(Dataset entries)
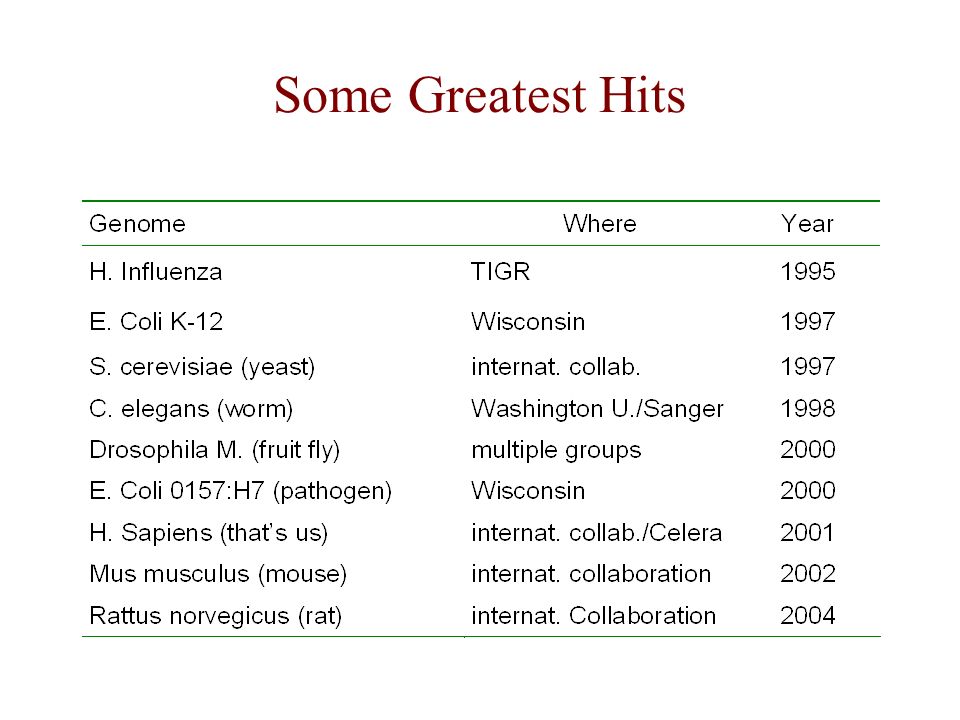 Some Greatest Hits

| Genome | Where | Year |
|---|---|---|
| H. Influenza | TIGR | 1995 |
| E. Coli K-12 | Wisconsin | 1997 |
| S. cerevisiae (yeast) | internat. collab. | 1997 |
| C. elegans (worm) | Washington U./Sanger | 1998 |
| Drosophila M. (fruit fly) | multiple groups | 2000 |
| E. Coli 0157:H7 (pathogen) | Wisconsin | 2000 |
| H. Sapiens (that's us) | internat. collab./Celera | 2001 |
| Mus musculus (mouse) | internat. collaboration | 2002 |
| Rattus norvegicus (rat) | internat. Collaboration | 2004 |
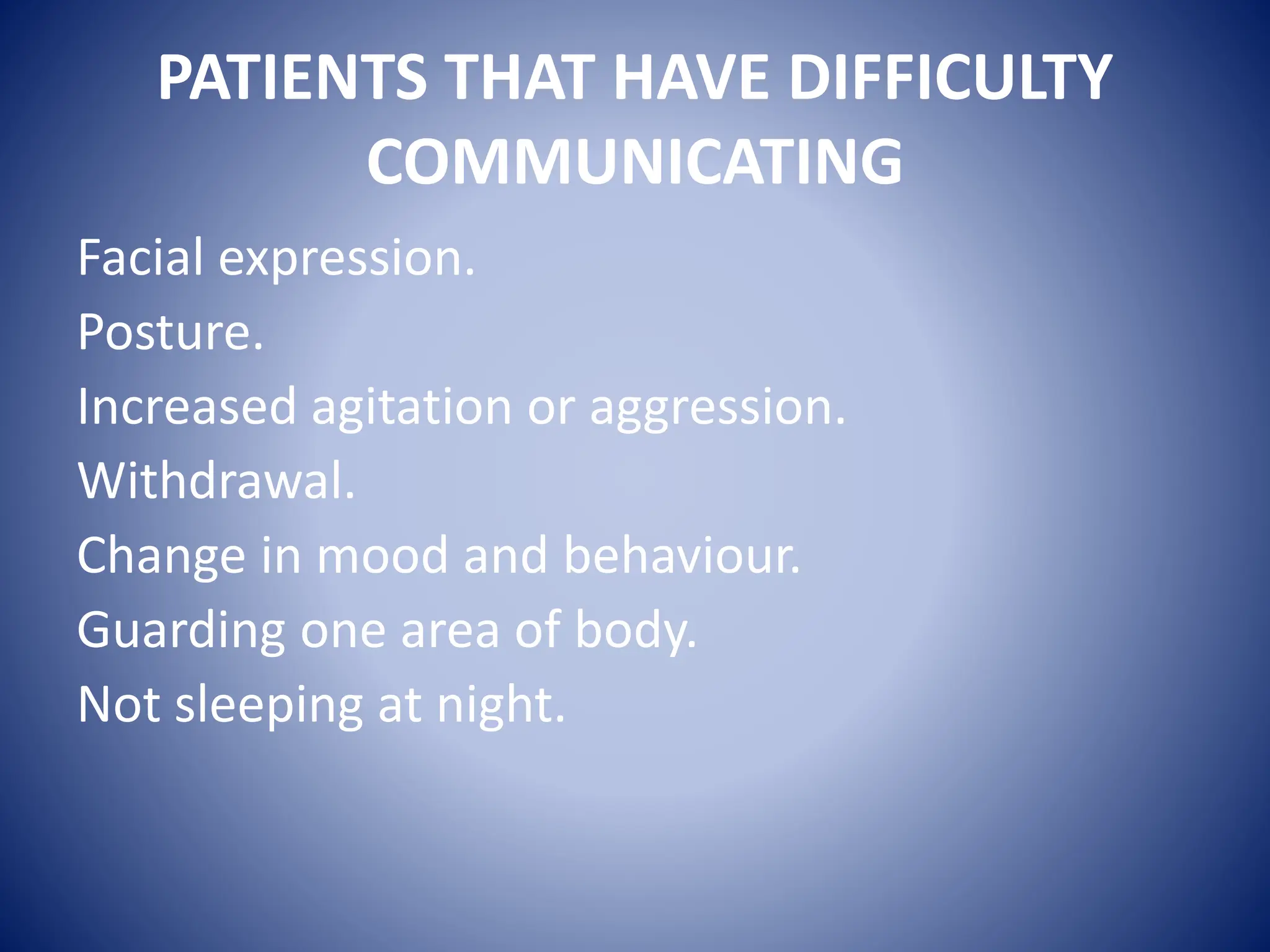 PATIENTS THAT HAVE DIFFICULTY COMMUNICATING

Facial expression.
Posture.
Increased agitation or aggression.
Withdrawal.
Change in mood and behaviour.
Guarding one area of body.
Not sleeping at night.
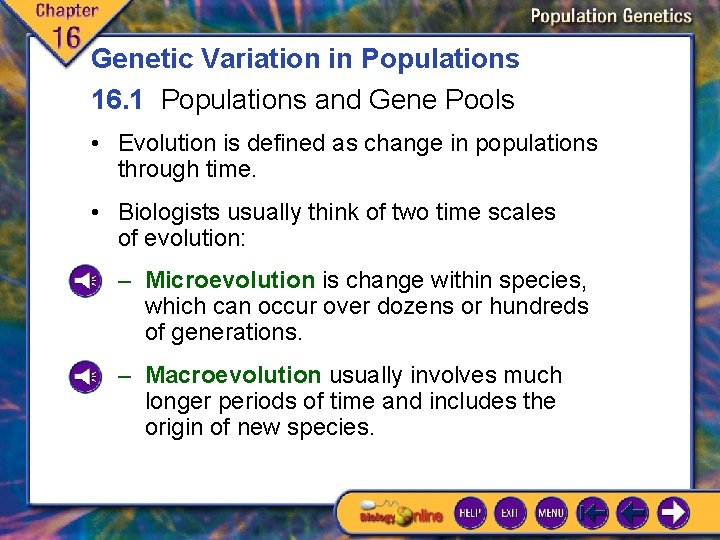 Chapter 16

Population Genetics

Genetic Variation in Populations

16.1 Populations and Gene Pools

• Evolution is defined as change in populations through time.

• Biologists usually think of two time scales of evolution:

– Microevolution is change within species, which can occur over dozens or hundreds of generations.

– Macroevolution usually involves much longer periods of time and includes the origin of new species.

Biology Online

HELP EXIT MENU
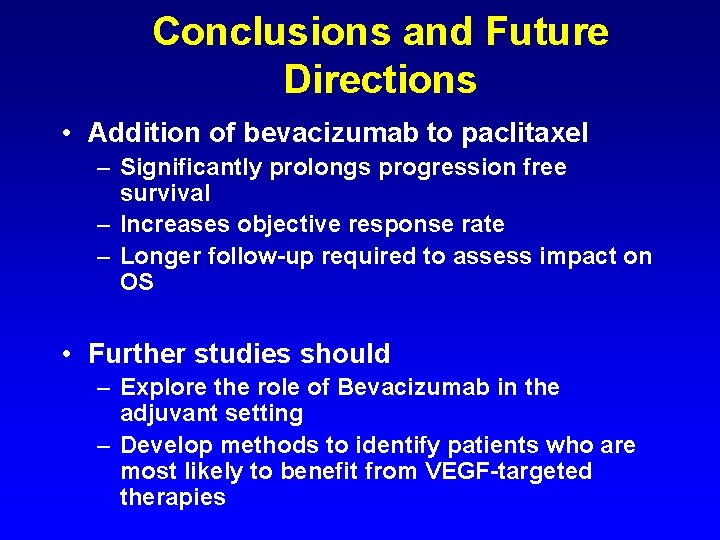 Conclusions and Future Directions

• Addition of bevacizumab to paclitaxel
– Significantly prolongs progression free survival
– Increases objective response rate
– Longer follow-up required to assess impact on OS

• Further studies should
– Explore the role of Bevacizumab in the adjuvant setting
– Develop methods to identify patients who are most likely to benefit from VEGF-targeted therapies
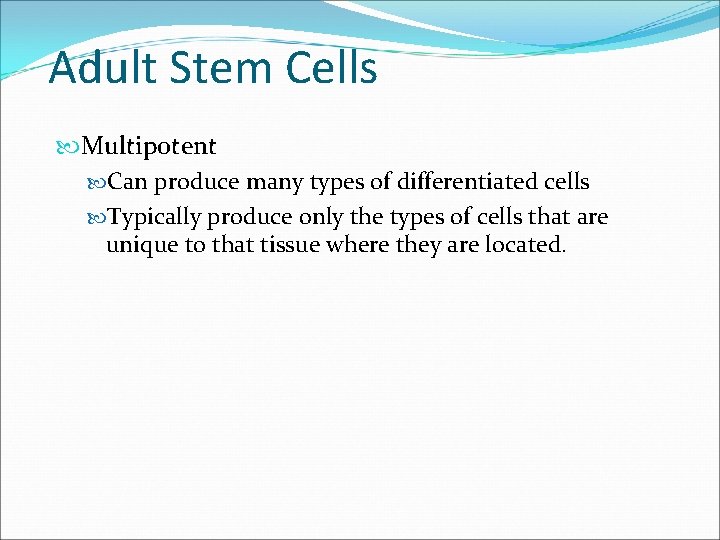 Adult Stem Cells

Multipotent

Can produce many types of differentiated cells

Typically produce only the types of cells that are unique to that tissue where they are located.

**EXERCISE PROMPT**
Your answer must be the lines from the one containing "of new species." through the last line of the records, both included, written out exactly and without pictures.

**TASK OUTPUT**
– Macroevolution usually involves much longer periods of time and includes the origin of new species.

Biology Online

HELP EXIT MENU
 Conclusions and Future Directions

• Addition of bevacizumab to paclitaxel
– Significantly prolongs progression free survival
– Increases objective response rate
– Longer follow-up required to assess impact on OS

• Further studies should
– Explore the role of Bevacizumab in the adjuvant setting
– Develop methods to identify patients who are most likely to benefit from VEGF-targeted therapies
 Adult Stem Cells

Multipotent

Can produce many types of differentiated cells

Typically produce only the types of cells that are unique to that tissue where they are located.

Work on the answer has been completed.